Svolgimento del processo

La società ricorrente, avente sede legale in Salerno alla Via Luigi Guercio n. 182, gestisce una struttura scolastica – denominata "Istituto R. Kennedy" – già titolare di decreto di parificazione per taluni corsi scolastici.

Con istanza del 27.3.2010, parte ricorrente ha richiesto al Direttore Generale per la Campania il riconoscimento (o l’estensione) della parità anche per altro corso, in specie Istituto Professionale – Indirizzo Servizi per l’Enogastronomia e l’Ospitalità Alberghiera – orario pomeridiano.
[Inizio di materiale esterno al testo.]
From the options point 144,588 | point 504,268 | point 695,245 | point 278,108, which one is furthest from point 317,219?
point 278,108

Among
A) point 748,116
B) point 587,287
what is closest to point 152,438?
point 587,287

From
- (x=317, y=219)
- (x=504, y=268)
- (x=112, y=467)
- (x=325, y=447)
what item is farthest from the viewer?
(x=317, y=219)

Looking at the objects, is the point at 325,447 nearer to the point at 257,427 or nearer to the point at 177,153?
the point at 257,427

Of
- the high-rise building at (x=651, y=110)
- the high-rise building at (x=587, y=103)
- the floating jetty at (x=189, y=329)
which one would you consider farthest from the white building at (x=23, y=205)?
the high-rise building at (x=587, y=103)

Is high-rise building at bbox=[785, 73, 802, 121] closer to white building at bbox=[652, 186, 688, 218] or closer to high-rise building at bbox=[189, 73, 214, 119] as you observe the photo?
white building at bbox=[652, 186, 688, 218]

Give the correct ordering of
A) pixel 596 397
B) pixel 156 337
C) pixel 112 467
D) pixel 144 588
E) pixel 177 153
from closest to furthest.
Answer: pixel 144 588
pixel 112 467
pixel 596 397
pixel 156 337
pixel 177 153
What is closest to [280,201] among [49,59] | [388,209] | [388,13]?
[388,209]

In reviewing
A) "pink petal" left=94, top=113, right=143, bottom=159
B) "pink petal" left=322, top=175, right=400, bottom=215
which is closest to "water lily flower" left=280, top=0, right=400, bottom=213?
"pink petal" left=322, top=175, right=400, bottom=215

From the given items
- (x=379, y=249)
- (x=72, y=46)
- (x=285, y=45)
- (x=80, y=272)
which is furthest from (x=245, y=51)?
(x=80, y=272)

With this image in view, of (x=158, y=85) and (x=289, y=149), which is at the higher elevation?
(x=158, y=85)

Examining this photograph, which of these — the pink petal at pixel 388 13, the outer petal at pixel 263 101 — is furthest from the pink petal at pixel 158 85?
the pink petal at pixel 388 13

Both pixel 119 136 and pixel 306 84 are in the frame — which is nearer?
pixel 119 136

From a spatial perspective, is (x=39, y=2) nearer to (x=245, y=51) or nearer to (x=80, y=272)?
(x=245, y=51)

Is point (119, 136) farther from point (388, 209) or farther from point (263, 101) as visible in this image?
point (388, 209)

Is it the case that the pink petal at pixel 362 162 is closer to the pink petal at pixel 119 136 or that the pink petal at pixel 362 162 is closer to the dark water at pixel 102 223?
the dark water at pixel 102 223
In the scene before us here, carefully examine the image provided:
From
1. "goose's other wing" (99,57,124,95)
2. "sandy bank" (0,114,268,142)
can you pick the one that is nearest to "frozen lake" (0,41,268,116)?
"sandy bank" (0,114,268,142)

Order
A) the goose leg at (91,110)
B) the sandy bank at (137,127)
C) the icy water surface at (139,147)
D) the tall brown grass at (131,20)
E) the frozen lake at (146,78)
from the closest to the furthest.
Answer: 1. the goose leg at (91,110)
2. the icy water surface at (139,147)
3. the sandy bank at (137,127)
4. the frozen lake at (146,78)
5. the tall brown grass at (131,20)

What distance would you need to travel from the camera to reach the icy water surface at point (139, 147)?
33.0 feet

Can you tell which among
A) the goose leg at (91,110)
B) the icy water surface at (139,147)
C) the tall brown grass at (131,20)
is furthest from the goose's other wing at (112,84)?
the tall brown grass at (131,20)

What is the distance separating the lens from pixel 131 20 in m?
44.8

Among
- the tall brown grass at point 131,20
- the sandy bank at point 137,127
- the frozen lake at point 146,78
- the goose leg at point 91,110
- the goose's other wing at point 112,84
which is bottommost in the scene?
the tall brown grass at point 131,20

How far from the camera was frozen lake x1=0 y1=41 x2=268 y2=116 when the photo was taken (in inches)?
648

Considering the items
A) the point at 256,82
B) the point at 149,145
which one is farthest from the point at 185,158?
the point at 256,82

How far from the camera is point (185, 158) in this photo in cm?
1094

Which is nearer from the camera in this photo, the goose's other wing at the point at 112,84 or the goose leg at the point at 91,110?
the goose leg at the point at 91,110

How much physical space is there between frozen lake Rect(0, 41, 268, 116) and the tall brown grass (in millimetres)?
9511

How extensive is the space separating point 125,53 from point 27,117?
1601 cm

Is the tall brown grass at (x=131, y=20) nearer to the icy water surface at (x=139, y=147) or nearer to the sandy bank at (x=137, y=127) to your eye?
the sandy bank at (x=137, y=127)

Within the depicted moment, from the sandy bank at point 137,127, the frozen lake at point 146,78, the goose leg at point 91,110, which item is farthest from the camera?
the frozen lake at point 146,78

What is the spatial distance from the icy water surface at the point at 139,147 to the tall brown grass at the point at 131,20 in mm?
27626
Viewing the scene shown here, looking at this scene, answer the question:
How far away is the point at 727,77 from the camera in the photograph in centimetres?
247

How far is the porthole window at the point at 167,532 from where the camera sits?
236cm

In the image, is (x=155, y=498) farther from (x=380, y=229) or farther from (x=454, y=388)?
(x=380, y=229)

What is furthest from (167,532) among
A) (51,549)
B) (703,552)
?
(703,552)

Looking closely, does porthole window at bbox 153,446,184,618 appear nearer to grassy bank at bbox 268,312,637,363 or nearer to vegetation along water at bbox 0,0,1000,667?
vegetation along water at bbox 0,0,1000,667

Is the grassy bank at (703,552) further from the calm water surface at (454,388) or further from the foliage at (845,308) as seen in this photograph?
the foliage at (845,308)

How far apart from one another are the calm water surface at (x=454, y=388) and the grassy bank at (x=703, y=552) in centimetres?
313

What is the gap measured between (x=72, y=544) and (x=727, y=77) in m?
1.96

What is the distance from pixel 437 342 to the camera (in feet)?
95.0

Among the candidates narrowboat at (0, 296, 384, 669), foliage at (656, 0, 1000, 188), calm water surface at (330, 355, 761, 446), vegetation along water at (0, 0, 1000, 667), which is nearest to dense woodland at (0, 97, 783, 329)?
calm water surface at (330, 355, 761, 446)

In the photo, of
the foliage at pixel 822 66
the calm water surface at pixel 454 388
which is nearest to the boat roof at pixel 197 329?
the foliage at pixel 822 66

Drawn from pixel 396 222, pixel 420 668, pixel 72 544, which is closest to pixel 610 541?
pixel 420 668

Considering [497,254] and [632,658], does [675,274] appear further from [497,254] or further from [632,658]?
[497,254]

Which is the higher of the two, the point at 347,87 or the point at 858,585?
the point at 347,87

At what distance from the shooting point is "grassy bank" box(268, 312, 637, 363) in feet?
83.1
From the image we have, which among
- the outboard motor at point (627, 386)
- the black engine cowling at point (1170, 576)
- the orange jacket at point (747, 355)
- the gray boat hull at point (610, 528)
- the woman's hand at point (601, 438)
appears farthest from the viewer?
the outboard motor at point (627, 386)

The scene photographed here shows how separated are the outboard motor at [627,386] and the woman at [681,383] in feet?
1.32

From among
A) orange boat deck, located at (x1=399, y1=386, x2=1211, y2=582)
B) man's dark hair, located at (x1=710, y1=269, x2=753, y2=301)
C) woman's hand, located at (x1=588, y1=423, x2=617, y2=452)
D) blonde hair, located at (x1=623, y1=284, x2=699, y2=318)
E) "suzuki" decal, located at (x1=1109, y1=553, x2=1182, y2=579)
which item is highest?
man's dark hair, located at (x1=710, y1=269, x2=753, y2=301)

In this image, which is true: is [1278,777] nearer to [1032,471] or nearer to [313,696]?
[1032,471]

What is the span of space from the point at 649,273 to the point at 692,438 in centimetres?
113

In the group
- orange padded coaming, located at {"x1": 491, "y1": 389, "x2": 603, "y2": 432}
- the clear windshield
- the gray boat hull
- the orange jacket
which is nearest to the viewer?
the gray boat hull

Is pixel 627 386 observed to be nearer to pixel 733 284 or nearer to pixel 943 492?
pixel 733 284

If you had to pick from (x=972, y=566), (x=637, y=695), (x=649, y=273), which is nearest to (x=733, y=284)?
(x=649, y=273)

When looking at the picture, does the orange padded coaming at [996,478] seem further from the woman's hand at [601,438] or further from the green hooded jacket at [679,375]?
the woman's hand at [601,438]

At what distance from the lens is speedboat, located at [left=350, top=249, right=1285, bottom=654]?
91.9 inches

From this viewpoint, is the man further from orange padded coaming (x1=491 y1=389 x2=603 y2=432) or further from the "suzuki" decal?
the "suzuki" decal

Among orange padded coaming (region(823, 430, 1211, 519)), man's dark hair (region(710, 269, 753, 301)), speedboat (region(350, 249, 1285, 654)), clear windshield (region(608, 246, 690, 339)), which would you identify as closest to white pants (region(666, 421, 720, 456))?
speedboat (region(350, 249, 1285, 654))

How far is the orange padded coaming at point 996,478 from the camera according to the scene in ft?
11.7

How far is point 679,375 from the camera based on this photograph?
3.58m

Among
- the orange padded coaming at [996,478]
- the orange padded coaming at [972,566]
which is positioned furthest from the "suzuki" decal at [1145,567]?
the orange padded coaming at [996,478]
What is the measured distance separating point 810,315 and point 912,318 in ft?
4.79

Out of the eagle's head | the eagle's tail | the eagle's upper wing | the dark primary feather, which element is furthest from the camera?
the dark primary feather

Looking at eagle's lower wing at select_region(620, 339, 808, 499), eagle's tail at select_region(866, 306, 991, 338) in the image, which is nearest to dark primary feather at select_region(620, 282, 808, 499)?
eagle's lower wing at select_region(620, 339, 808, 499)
Con decreto prot. 11573 del 30.6.2010 il Direttore Generale concedeva la parificazione, ma limitandola alla sola 1° classe peraltro confermata dal. successivo decreto dirigenziale n. 37/S2.

Con il ricorso in esame parte ricorrente impugna in parte qua il disposto diniego deducendo le seguenti doglianze:

I- VIOLAZIONE DI LEGGE (art. 1, L. 10.3.2000, n. 62. D.M..11.07, n. 267 o Decreto Ministro dell’Istruzione n. 83 del 10.10.2008) o ECCESSO DI POTERE (abnormità. iIIogicità. perplessità. sviamento). ECCESSO DI POTERE (difetto ed erroneità della motivazione – erroneità dei presupposti carenza di istruttoria).

Relativamente agli Istituti Professionali, in applicazione del D.L. 112/08 (convertito dalla legge n. 133/08), è stato emanato il D.P.R. 15.3.2010 recante il relativo regolamento.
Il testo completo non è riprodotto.